Er überlegte, wie er die Zeit ausfüllen sollte. Den Text für morgen hatte er bereits gelernt. Zum Essen war es noch zu früh. So stellte er den Fernseher an und holte sich eine Flasche Bier aus dem Kühlschrank. Gerade als er ausgetrunken hatte und in der Abendzeitung die Überschriften las, klingelte das Telefon.
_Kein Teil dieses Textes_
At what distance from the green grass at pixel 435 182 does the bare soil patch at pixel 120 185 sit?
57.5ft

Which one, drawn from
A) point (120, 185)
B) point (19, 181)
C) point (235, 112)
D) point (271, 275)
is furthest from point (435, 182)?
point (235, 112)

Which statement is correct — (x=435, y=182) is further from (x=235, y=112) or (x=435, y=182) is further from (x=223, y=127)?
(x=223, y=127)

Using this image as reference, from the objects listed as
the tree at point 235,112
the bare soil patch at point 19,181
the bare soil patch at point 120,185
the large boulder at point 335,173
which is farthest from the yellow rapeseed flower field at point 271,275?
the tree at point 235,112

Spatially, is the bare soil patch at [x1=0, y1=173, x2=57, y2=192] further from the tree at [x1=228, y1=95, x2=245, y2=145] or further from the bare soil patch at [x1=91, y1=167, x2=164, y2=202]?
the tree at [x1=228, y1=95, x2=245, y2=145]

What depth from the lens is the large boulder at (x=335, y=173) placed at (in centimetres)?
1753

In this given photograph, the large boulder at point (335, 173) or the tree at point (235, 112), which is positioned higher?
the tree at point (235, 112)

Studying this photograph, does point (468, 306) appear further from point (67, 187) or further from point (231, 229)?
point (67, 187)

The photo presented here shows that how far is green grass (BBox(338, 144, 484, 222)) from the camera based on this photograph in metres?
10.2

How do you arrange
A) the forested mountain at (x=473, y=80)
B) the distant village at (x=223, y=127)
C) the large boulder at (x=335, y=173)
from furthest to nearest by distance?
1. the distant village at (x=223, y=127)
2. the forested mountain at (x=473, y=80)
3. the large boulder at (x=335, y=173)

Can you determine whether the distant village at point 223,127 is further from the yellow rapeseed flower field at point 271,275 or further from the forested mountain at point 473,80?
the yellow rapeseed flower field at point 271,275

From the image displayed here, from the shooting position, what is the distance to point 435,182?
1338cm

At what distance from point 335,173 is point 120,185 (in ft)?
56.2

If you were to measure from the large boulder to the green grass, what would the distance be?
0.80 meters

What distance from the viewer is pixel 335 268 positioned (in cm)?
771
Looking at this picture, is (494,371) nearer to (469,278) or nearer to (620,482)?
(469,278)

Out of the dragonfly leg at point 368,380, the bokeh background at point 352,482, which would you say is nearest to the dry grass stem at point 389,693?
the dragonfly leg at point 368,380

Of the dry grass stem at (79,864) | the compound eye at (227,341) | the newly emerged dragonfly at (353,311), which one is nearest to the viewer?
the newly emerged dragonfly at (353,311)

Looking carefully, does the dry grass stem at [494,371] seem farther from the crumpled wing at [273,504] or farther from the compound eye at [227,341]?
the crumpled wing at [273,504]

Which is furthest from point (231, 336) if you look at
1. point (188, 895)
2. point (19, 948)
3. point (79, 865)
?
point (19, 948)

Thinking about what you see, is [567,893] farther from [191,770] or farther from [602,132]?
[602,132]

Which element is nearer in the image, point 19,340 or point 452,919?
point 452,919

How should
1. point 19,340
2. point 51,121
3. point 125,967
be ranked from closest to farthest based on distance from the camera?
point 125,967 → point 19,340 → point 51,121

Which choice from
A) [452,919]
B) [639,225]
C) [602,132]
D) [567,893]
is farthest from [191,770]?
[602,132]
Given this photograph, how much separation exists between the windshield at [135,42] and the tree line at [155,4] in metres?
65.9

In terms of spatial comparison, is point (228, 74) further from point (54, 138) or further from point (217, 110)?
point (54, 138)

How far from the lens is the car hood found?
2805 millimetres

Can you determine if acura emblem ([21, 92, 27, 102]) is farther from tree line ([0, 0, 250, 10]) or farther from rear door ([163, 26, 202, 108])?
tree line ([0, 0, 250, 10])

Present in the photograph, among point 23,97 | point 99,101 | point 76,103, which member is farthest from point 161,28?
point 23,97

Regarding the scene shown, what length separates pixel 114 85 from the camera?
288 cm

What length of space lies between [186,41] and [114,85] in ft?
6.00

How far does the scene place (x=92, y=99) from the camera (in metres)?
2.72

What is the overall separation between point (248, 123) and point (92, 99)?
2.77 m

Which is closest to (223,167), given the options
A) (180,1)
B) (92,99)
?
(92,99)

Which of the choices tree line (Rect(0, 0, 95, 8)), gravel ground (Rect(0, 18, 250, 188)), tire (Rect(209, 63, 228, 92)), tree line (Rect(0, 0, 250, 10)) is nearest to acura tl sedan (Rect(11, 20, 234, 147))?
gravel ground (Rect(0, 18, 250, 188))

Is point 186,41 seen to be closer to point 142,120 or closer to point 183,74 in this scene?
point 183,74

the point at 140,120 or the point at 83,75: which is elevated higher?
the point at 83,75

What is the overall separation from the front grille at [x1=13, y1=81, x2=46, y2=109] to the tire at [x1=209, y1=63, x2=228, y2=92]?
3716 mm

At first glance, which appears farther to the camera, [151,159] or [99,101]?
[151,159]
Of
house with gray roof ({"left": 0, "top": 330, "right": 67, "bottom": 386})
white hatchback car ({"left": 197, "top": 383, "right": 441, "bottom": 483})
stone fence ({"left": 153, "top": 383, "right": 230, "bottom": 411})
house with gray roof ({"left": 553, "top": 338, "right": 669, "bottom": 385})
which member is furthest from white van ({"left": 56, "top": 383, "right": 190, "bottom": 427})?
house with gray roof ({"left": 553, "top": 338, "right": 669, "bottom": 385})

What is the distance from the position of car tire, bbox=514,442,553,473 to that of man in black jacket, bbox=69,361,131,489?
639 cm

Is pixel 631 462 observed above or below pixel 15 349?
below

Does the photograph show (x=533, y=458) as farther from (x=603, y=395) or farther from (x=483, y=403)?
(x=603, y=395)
Zu seiner freudigen Überraschung war es Hermione Harrison. Es, stellte sich heraus, dass sie ganz niederträchtig im Stich gelassen worden war, was für sie wohl eine völlig ungewohnte Erfahrung sein musste, wie Hubert dachte. Sie war mit Maggie Lloyd und deren Bruder verabredet gewesen, die sie in ihrem Wagen mitnehmen wollten, aber leider - und ganz bestimmt nicht durch ihre eigene Schuld - war sie aufgehalten worden, und die beiden hatten nicht auf sie gewartet. War das nicht typisch für Maggie? Hatte Hubert zufällig vor, auch nach Chiswick zu fahren, und wenn ja, würde er sie mitnehmen? Sie war sich seiner Antwort ganz sicher, denn es war ihr nicht entgangen, dass Hubert ein Auge auf sie geworfen hatte. Daher war sie sehr ärgerlich, als er ihr sagte, dass er aus familiären Gründen zu Hause bleiben müsse. Schweigend hörte sie sich seine hervorgestotterte Entschuldigung an.